Unraveling Endometriosis: Impacts on Fertility and Beyond – ARC Summit
I’ll now discuss endometriosis, a condition that can alter the environment in the fallopian tubes where egg and sperm meet. Endometriosis involves the presence of endometrial glands and stroma outside the uterine cavity. Typically, during menstruation, while 90 to 95% of menstrual blood exits through the vagina, about 3 to 5% can reflux back through the fallopian tubes into the pelvic cavity. This refluxed menstrual blood may attach to and derive blood supply from various pelvic organs such as the ovaries, fallopian tubes, and the peritoneal surface.

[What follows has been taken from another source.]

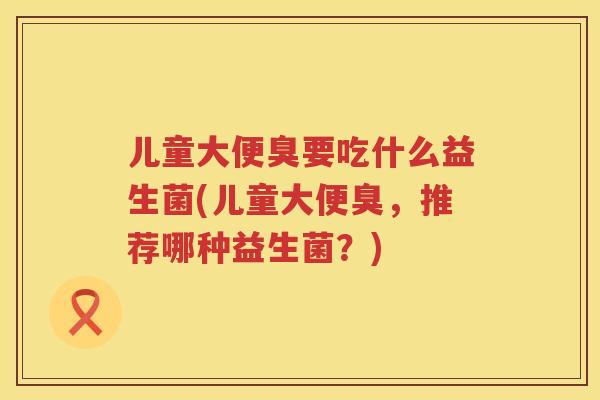 儿童大便臭要吃什么益生菌(儿童大便臭，推荐哪种益生菌？)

Under normal circumstances, the immune system clears away this stray endometrial tissue. However, if the immune system is compromised or if there is an unusually high amount of refluxed blood, the body may not keep up, leading to the accumulation of endometrial glands and stroma within the pelvic cavity, which is clinically recognized as endometriosis. Although all women may experience some degree of retrograde menstruation, it is typically the immune response that prevents the development of endometriosis.
For example, I once had a patient who developed an endometrioma following chemotherapy. Before her treatment, her pelvic region was normal, but the chemotherapy weakened her immune system. This disruption allowed menstrual blood to accumulate and form an endometrioma in her ovary about six months after completing her chemotherapy. This case illustrates how changes in the immune system can exacerbate the effects of endometriosis.